Give back the exact lines of the material below from the one containing "Tommy Hilfiger Tommy Girl Eau de Toilette" through the one containing "APEKSLOKATOR 2", and no pictures.

########

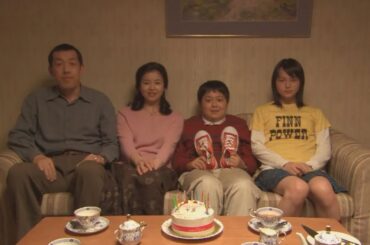 恋愛映画フル2025最新 💘ドラマ映画 🥀 Japan Romantic Movie 2025💮🥀 最高のロマンチックな映画#8136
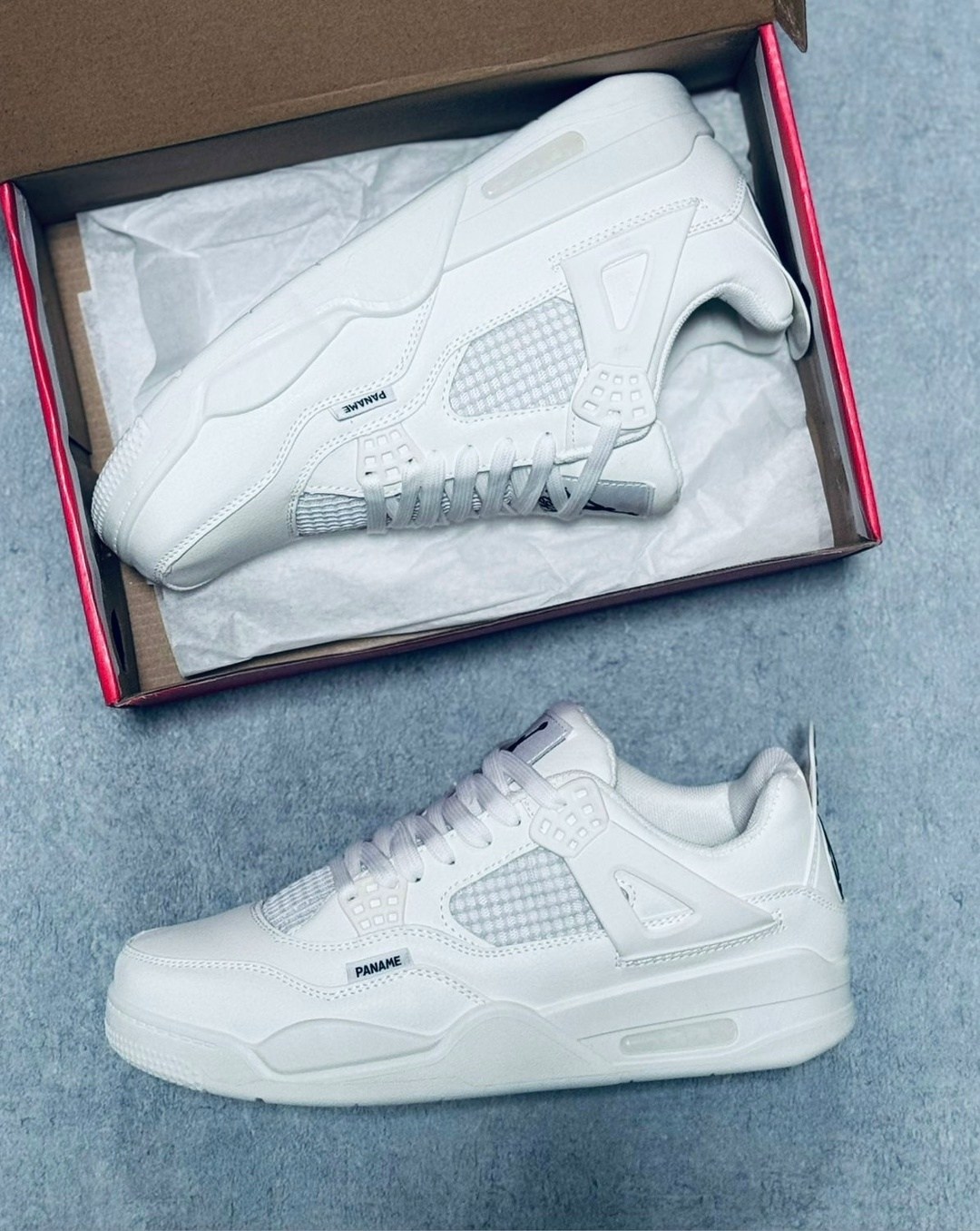 кроссовки air,мужские весенние кроссовки,кроссовки мужские белые,мужские кроссовки,женские кроссовки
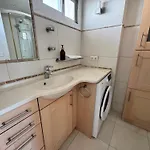 Neptuno Beachfront Марбелья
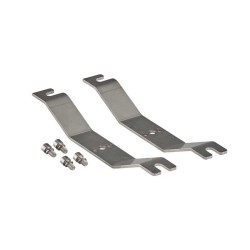 Ceiling Mount Kit for SPARTAN Bulkhead - A2S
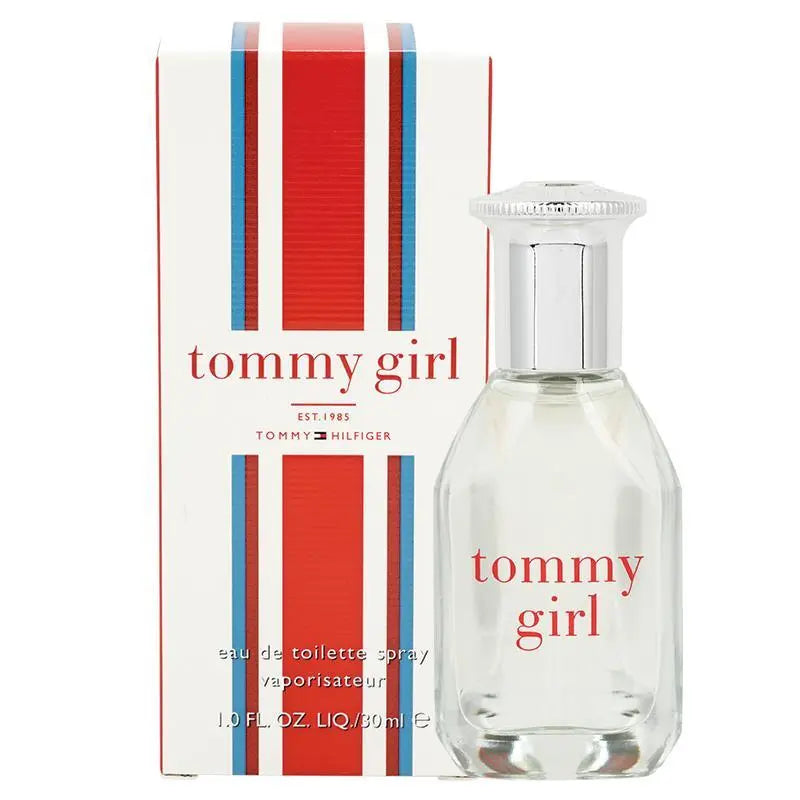 Tommy Hilfiger Tommy Girl Eau de Toilette
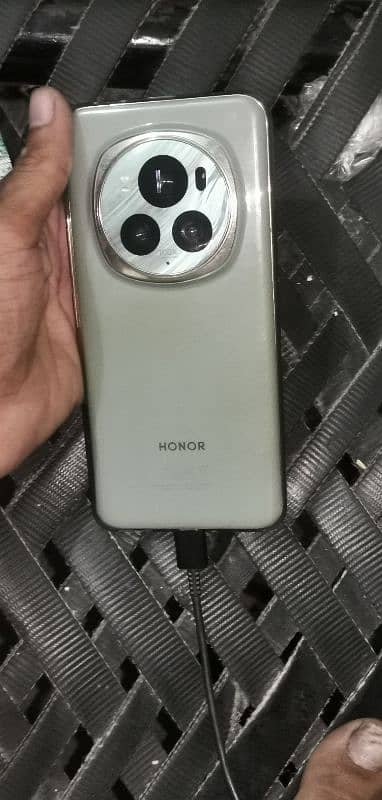 honor magic 6 pro 12gb 512gb 2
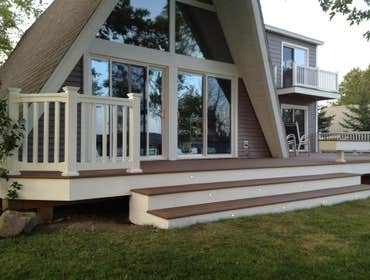 Renew it-Decks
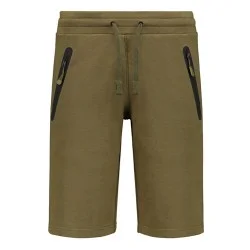 Spodenki Korda Kore Jersey Shorts Olive Oferta limitowana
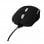 Souris de jeu Tacens Mars Gaming Hades MMHA1 3200 DPI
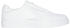 Skechers Eden LX Top Grade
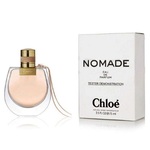Chloe Nomade EDP 75ml TESTER (ORIGINAL) 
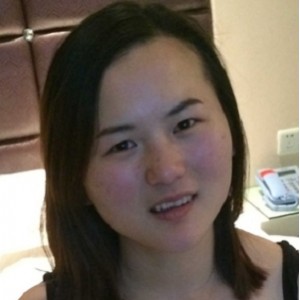 91大神约啪女友论坛验证照展示！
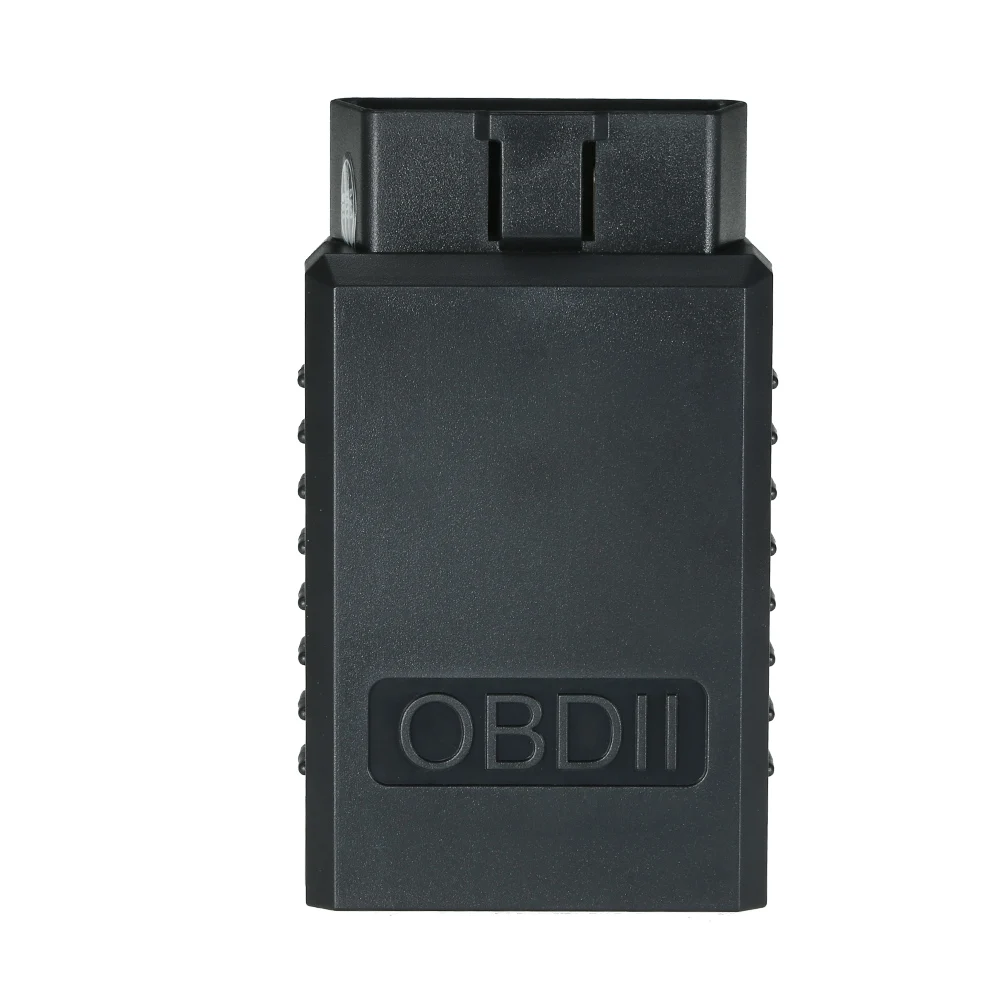 ELM327 V2.1 Bluetooth автоматический сканер OBDII автомобильный диагностический инструмент OBD2 OBD 2 для Toyota Ford Peugeot, BMW Mercedes Benz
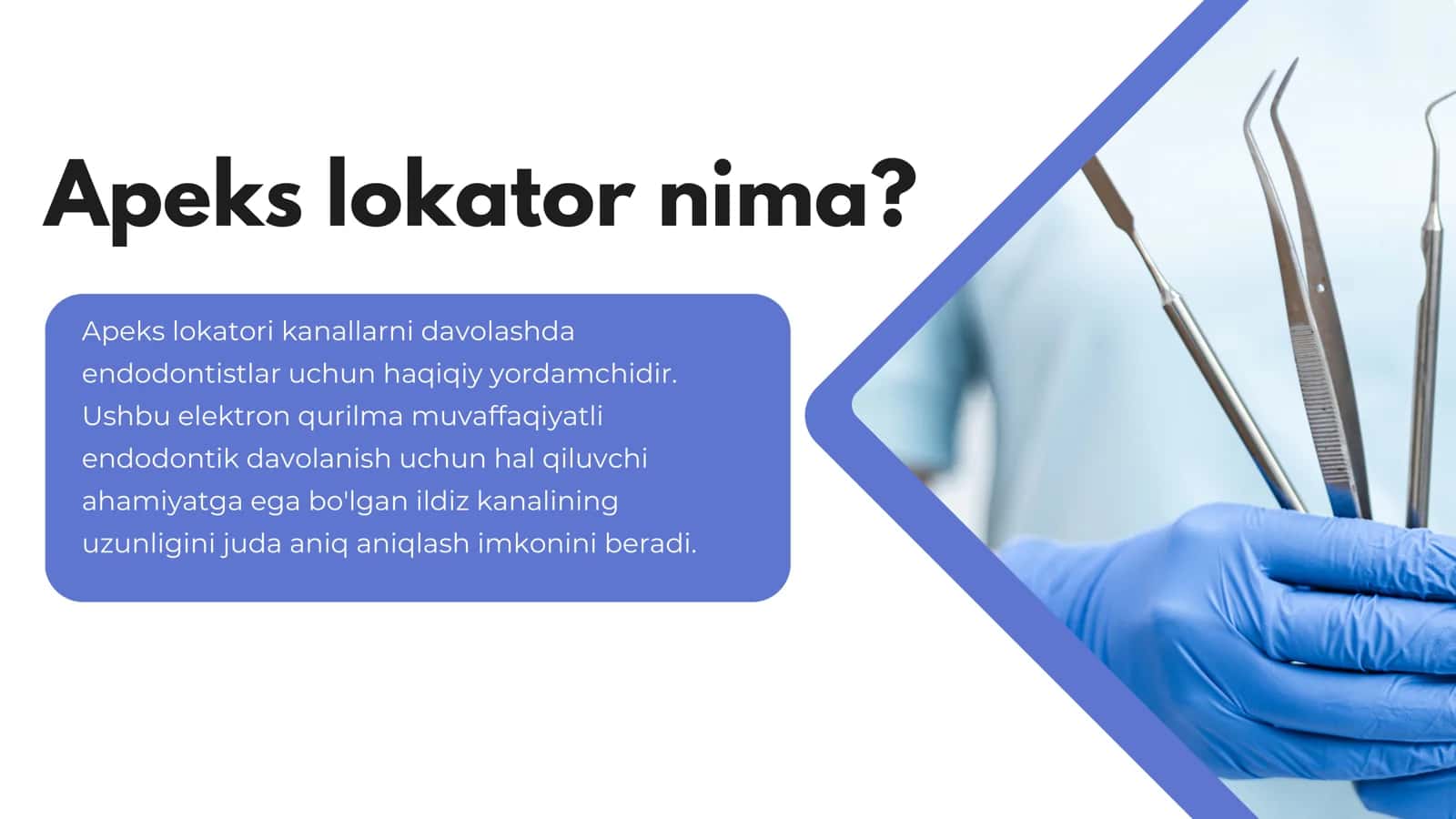 APEKSLOKATOR 2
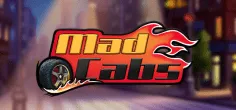 Mad Cabs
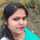Reena Jaiswal Reena Jaiswal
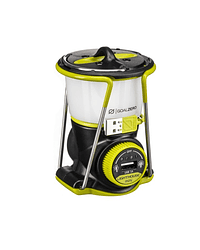 Lámpara LED GoalZero Lighthouse Core Mini
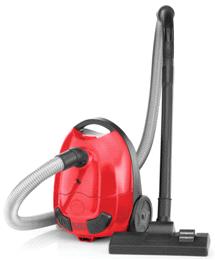BLACK+DECKER VM1200-B5 Vacuum Cleaner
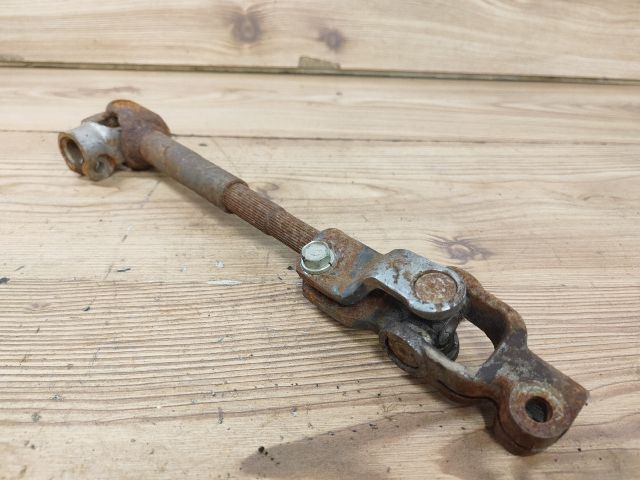 bontott CITROËN C1 Kormánykardán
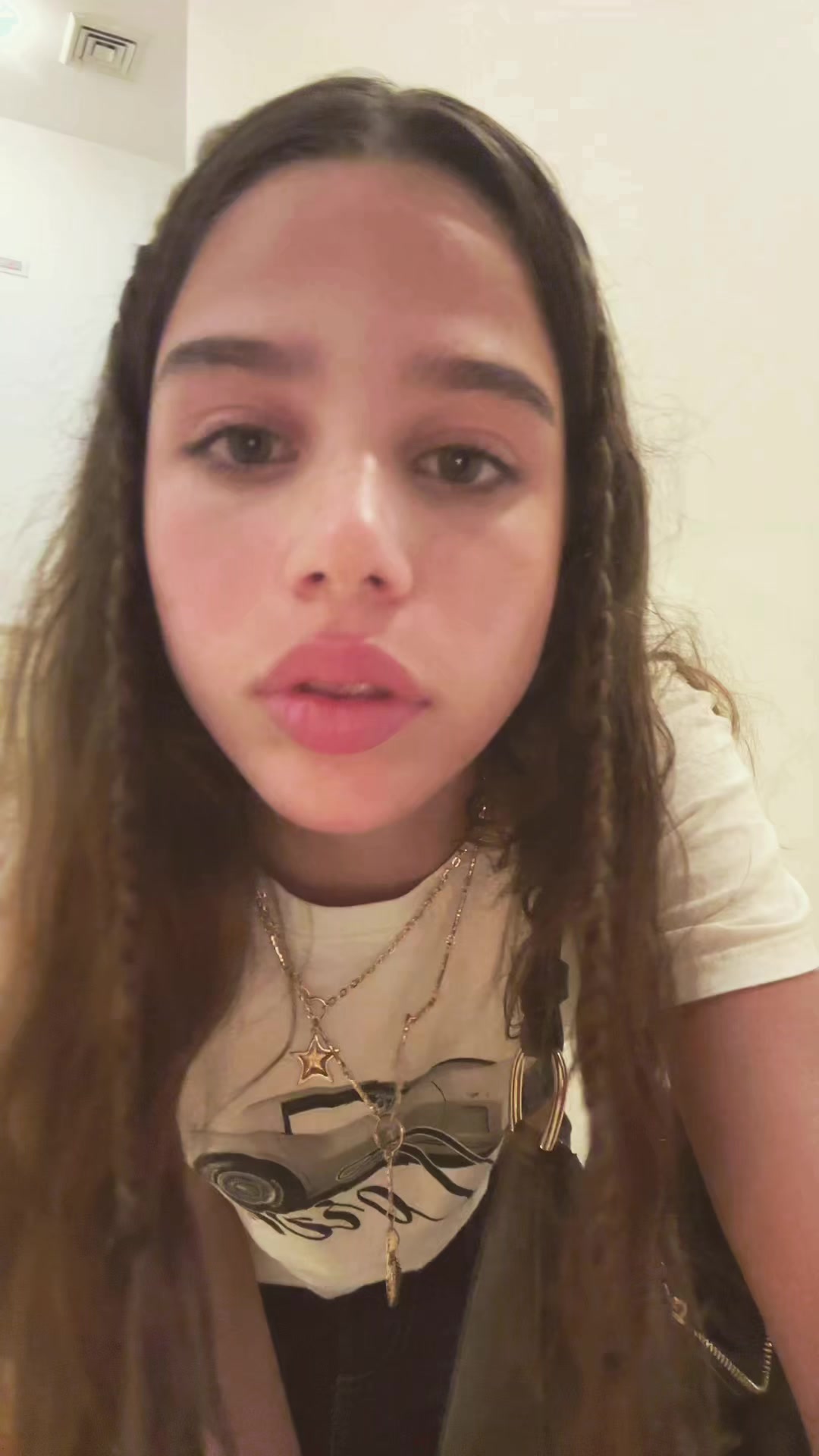 @shira.taiber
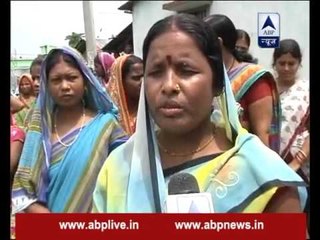 After Bihar government's ban on alcohol, Purnia district turns to milk business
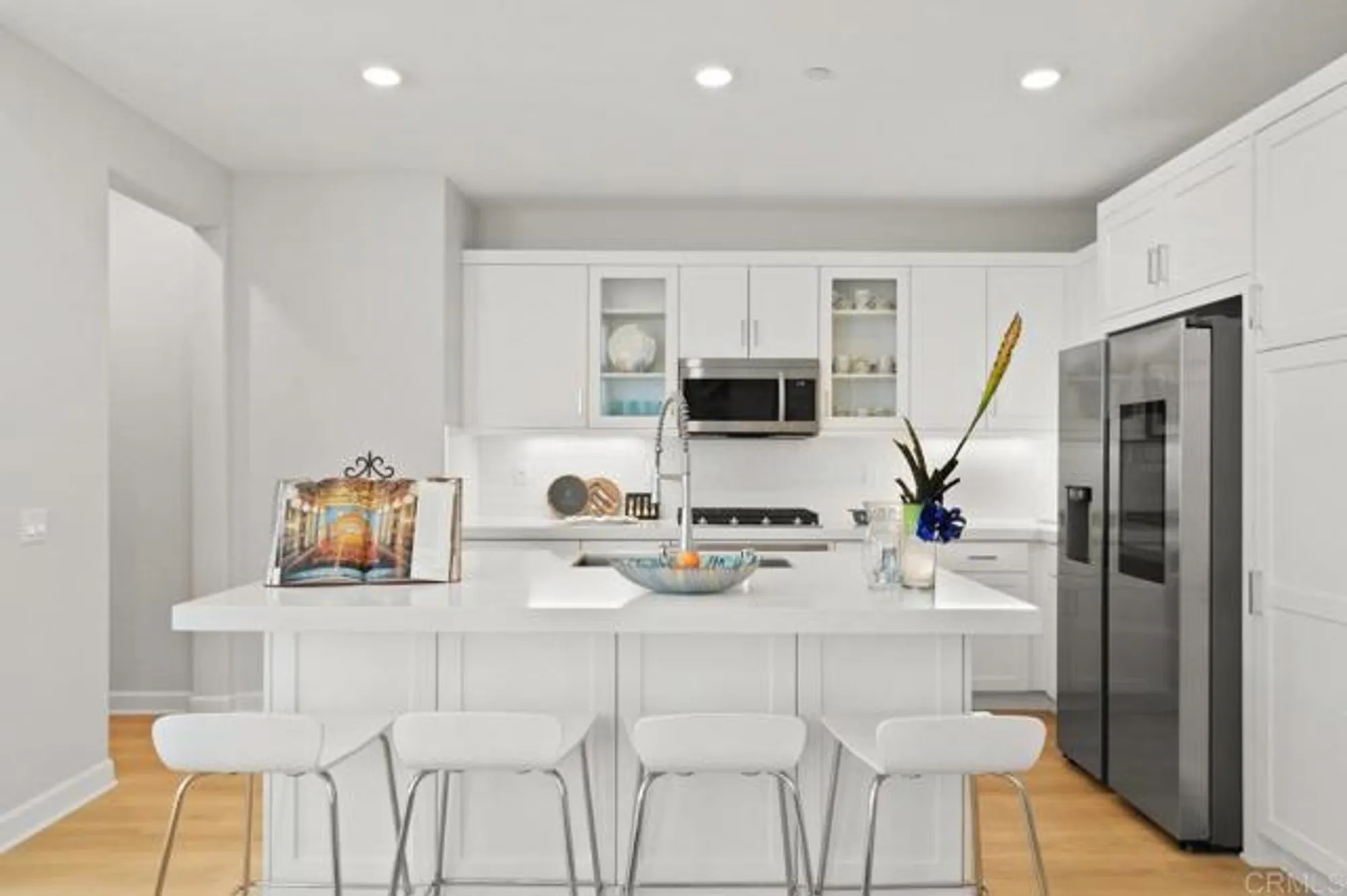 Property Slideshow image 12 of 54 | 12639 elizabeth way, San Diego, CA, 92129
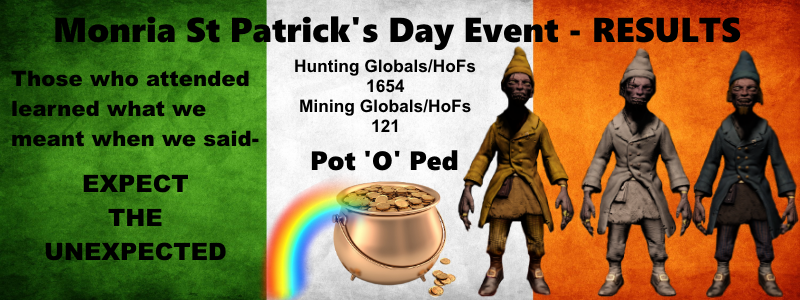 SPD-EventResults-2018.png
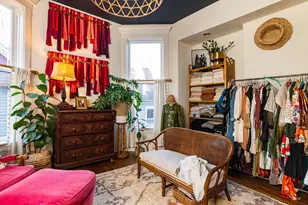 297 Laurel Ave, Saint Paul, MN 55102 - Photo 28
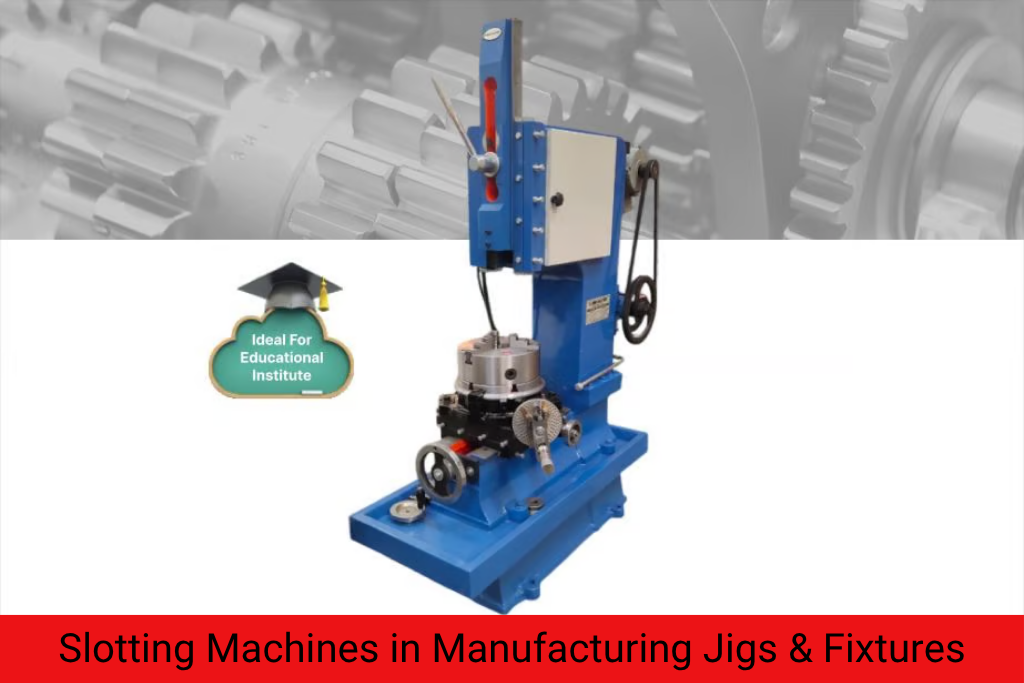 CNC Hydraulic Shearing Machine (Guillotine Shear) Overview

########

Answer to this problem:
 Tommy Hilfiger Tommy Girl Eau de Toilette
 honor magic 6 pro 12gb 512gb 2
 Renew it-Decks
 Spodenki Korda Kore Jersey Shorts Olive Oferta limitowana
 Souris de jeu Tacens Mars Gaming Hades MMHA1 3200 DPI
 Skechers Eden LX Top Grade
Chloe Nomade EDP 75ml TESTER (ORIGINAL) 
 91大神约啪女友论坛验证照展示！
 ELM327 V2.1 Bluetooth автоматический сканер OBDII автомобильный диагностический инструмент OBD2 OBD 2 для Toyota Ford Peugeot, BMW Mercedes Benz
 APEKSLOKATOR 2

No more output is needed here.